Recentemente, com a eleição de Donald Trump, muitas discussões sobre comércio internacional vieram à tona.

segunda-feira, 24 de abril de 2017

Atualizado em 20 de abril de 2017 07:43

Se alguém fizesse uma fotografia sobre a ordenação jurídica do direito da propriedade intelectual nos últimos dois séculos perceberia uma constante elevação quanto aos níveis de proteção em prol do titular. Entre os momentos cruciais deste hiato temporal ganham destaque o advento da Convenção União de Paris (para a harmonização mínima de direitos, o estabelecimento de um marco de piso), no século XIX; e, em seguida, o Acordo TRIPS (para uma parcial uniformização do Comércio Internacional) como um dos anexos à Constituição da OMC, já no ocaso do século XX.

A ascensão de uma ordem internacional que estabelecera os paradigmas da regulação comercial poderia ser interpretada como (a) uma delimitação galopante da soberania nacional; e (b) um direcionamento, sem retrocessos, a caminho da globalização plena imbuída de mercados tendencialmente livres de amarras politiqueiras.

Aliás, desde o finado GATT já se percebia que não havia mais como segregar, realizar diásporas entre as políticas tributárias, de subsídios, da arquitetura quanto ao binômio importação/exportação e da proteção às criações de natureza imaterial-patrimonial.

O caminho percorrido, entretanto, não foi suave e uníssono, posto que impingido de inúmeras disputas diplomáticas e do Poder Econômico que lhes manipulava. Enquanto a pauta dos países economicamente desenvolvidos era para um expansionismo sem limites nos moldes the more, the merrier; de outro lado, países com a economia em transição para o capitalismo, nações com a economia em desenvolvimento, e até Estados com sua estrutura econômica subdesenvolvida, visavam tocar um Documento com vigência geral com um texto equilibrado.

Se de um lado abdicar-se-ia bastante de sua autonomia pública regulatória, para os Estados fora do eixo Norte-Norte, a submissão às regras da OMC os precataria de sanções unilaterais ilegítimas, tais como o embargo estadunidense à Cuba.

Não obstante, o Brasil sempre foi pioneiro na regulação introversa da Propriedade Intelectual desde D. João VI, com o famoso Alvará de 1809. Como co-fundador da CUP e do Acordo TRIPs, as políticas públicas introversas sempre estiveram acordes - ou até mais generosas - do que o padrão internacional.

Dentre a lógica do compliance junto à OMC, os anos noventa foram caracterizados por uma plêiade de leis que elevaram a pujança legiferante canarinha a um dos mais altos patamares de resguardo aos titulares de direitos de Propriedade Intelectual.
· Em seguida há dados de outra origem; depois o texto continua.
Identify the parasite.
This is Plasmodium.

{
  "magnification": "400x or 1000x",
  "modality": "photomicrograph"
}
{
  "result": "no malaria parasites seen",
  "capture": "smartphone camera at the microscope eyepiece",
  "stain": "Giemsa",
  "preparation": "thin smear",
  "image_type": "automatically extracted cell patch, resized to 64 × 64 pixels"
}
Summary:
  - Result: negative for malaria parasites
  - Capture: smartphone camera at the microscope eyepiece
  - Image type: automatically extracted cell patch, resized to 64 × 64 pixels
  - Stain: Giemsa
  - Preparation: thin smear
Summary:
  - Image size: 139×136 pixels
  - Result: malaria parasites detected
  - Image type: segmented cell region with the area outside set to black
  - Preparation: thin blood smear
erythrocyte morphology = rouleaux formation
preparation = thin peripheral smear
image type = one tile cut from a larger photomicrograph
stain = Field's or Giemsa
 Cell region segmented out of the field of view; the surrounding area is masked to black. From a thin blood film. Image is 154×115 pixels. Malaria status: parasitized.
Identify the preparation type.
Entre tantos marcos, se destacaram a Lei da Propriedade Industrial (marcas, desenhos industriais, patentes, concorrência desleal, indicações geográficas), a Lei de Microchips (topografias e circuitos integrados), a Lei dos Softwares, a Lei dos Direitos Autorais e, ainda, a Lei das Cultivares (proteção às variedades vegetais).
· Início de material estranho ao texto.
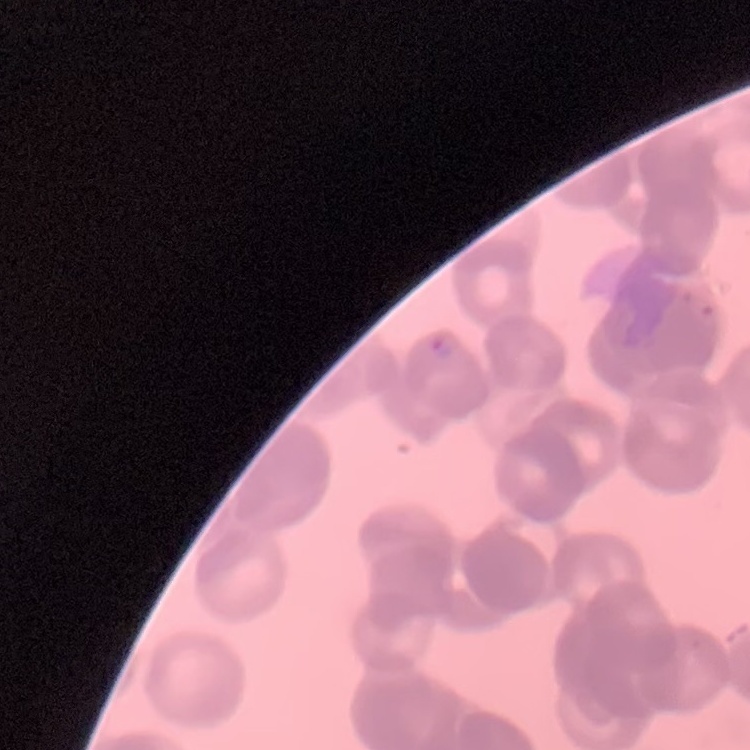
Summary:
  - Red blood cell morphology: rouleaux formation
  - Preparation: thin blood film
  - Stain: Field's or Giemsa
  - Image type: square crop of a larger photomicrograph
Report the malaria status of this cell.
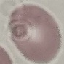
Uninfected.

Summary:
  - Stain: Giemsa
  - Capture: smartphone camera at the microscope eyepiece
  - Image type: automatically extracted cell patch, resized to 64 × 64 pixels
  - Preparation: thin smear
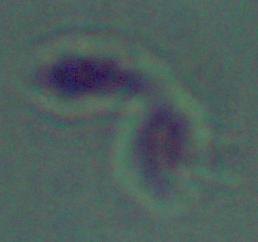
Photomicrograph. 1000x magnification. A Leishmania parasite is seen.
Report the malaria status of this cell.
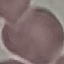
Uninfected.

Summary:
  - Preparation: thin smear
  - Stain: Giemsa
  - Image type: cell patch, automatically extracted from a larger field of view and resized to 64 × 64 pixels
  - Capture: smartphone camera at the microscope eyepiece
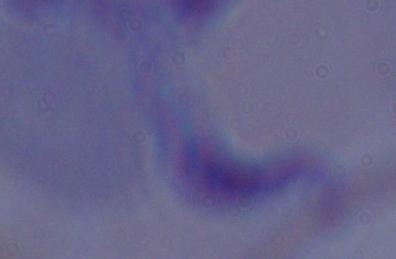
Captured at 1000x magnification. A trypanosome is shown. Photomicrograph.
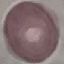 Malaria status: uninfected. Cell patch, automatically extracted from a larger field of view and resized to 64 × 64 pixels. Acquired by smartphone through the microscope eyepiece. Thin blood film. Giemsa-stained preparation.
É preciso frisar que em quase todos os setores mencionados o Brasil é um mero importador tecnológico, com exceção às Cultivares, aos modelos de utilidade e às patentes do setor petrolífero. Portanto, muito mais do que o atendimento ao desenvolvimento econômico, tecnológico e social (art. 5o, XXIX, da CRFB) do país, os maiores beneficiários (quantitativo e qualitativamente) deste sistema são os estrangeiros que remetem centenas de bilhões de dólares, anualmente, via Banco Central.

Permitindo-se ir além de uma análise superficial, se fosse possível realizar uma radiografia deste contexto histórico, não há dificuldade em notar a oscilação dos discursos dos agentes políticos globais. Os mesmos países economicamente desenvolvidos, antes de pressionarem seus pares (no âmbito internacional) para elevados padrões de proteção à PI, trataram de implementar (antes de tudo) políticas tidas pelos neoliberais como caudilhescas: (i) substituição das importações; (ii) margens de preferência; (iii) alta tributação nos bens importados; e, particularmente, (iv) mútuos feneratícios com baixíssimos juros para o empresariado local.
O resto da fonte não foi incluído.